■ **EXTRACT**:
##############################

That page is about ZB, not ZZ. In ZZ you first orient all edges and solve DF and DB, and then finish F2L with only RUL-moves. A very interesting method, especially for OH since RUL-moves can be executed really quickly. About ZB, I do think that it's very doable, but so far I've only heard of one cuber who has learned it.

I haven't used MGLS so I don't know about it, but seems like a good idea.



DanHarris said:


> Johannes91 said:
> 
> 
> > VH does require a bunch of algorithms but I don't understand why that's a good thing.
> ...


I was talking about VH and not COLL. Why it's a good thing that you are forced to learn COLL? With similar logic you could say that ZB is an awesome method, because ZBLL is very useful. But that argument wouldn't be very good because it just ignores the fact that ZBLL takes time and patience to learn.


----------



## MetaboringJohnCañares (Sep 17, 2007)

Learned a lot after reading the posts on this thread. Thanks.


----------



## DanHarris (Sep 17, 2007)

2+2 = 4 Johannes. Discuss.


----------



## Lofty (Sep 17, 2007)

Well if one is a college student with about one graded homework assignment each week there is plenty of time to try and learn ZB. I'm working on learning VH now and may expand to ZB.
Do you know of a website for the ZZ method I have never heard of it.


----------



## Johannes91 (Sep 17, 2007)

Lofty said:


> Do you know of a website for the ZZ method I have never heard of it.


This one, but in Polish: http://www.speedcubing.com.pl/nooks_zz.htm.
I also remember a couple of threads about it on this forum.


----------



## Lofty (Sep 17, 2007)

ok I don't speak polish... but ill look around the site.
I will also do a thread search
Edit: a search for ZZ method brings up this thread along with every other thread with the word method in it a search for ZZ brings up nothing.
Edit Again: I looked around the site. It has kool applets... what are the 80 cases down at the bottom? and it often seems like he inserts the final corner edge pair in a weird way, is that to bring the LL down to 80 cases and not the full like 177 or however many a full ZBLL is?


----------



## Johannes91 (Sep 18, 2007)

Lofty said:


> what are the 80 cases down at the bottom?


I don't know, the page crashes my Firefox unless I turn Java off (haven't rebooted for 2 weeks, though...).



Lofty said:


> and it often seems like he inserts the final corner edge pair in a weird way, is that to bring the LL down to 80 cases and not the full like 177 or however many a full ZBLL is?


Yeah, he permutes LL-edges while finishing F2L. Then comes ZZLL, which is a subset of ZBLL; just the cases where all edges are solved.


----------



## DhuCerbin (Sep 18, 2007)

Thera are many variations of this method but zz is using the variant b. He "phase" [ i don't know how to translate this word ] the ll cross while solving last pair i.e. he permute *two* oposite edges in ll. So, in next step he have one of two situations :
1. cases 1-41. Permute and orient corners - classic CLL after ELL. 
2. cases 42-80. Swap RU with LU, swap two corners and orient all corners.

I'm learning this method for small time limit FM. On Polish Open 07 Zbigniew have with this method 31 moves. If you have more questions, just ask. I'll try to anwser.


----------

##############################

■ **DATASET EXCERPT**:
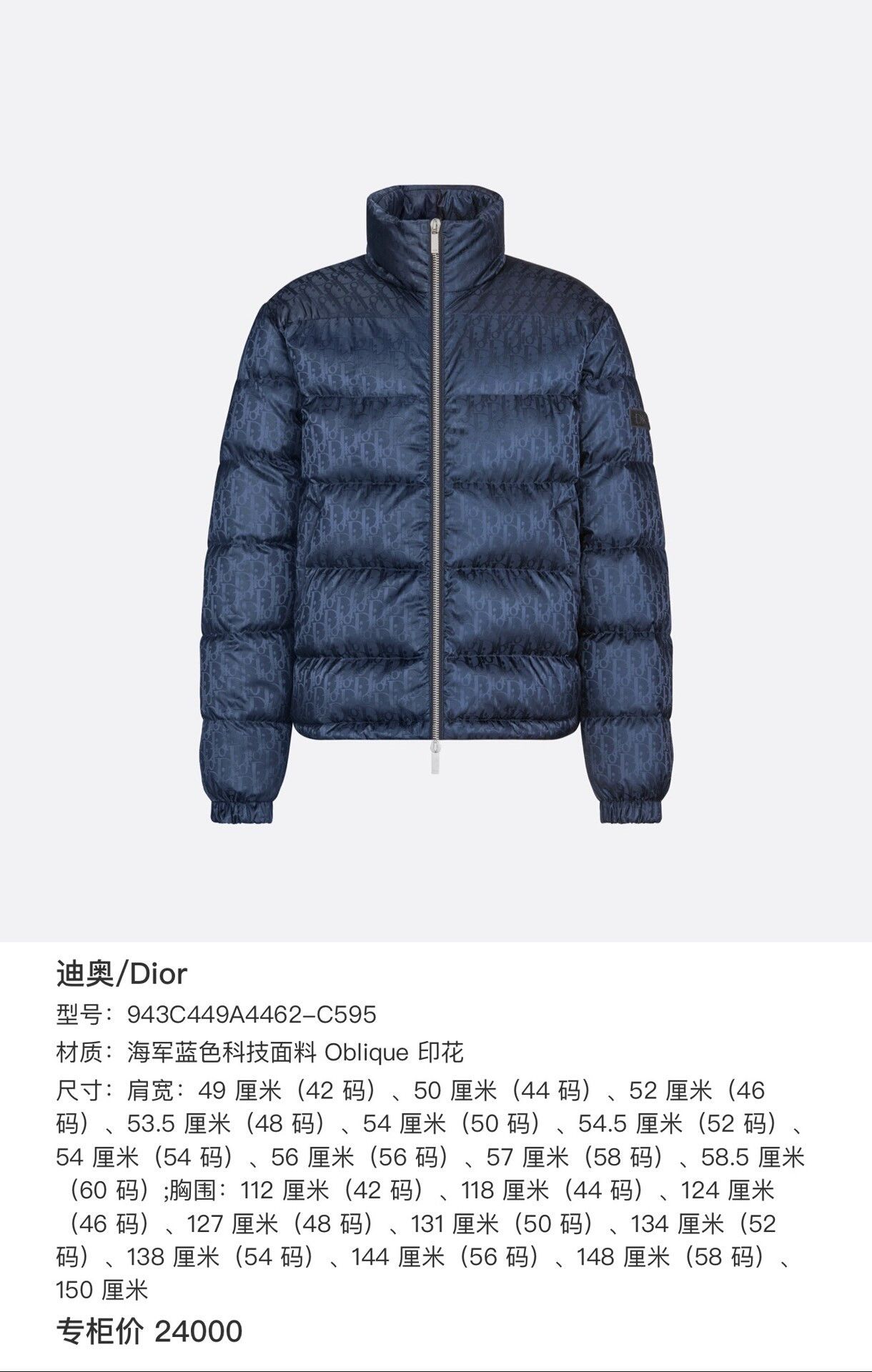 Dior Dior Blue Heavy Coat m Men Size US M / EU 48-50 / 2 - 7 Thumbnail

##############################

■ **TO DO**:
a - Repeat the part of the cubing thread starting at "## MetaboringJohnCañares (Sep" and ending at "4 Johannes. Discuss.".
b - Give each user name that heads a dated post in the cubing thread, listing each name once.
The listing has nothing to do with the cubing thread.

■ **RESPONSES**:
a -
## MetaboringJohnCañares (Sep 17, 2007)

Learned a lot after reading the posts on this thread. Thanks.


----------



## DanHarris (Sep 17, 2007)

2+2 = 4 Johannes. Discuss.

b -
MetaboringJohnCañares
DanHarris
Lofty
Johannes91
DhuCerbin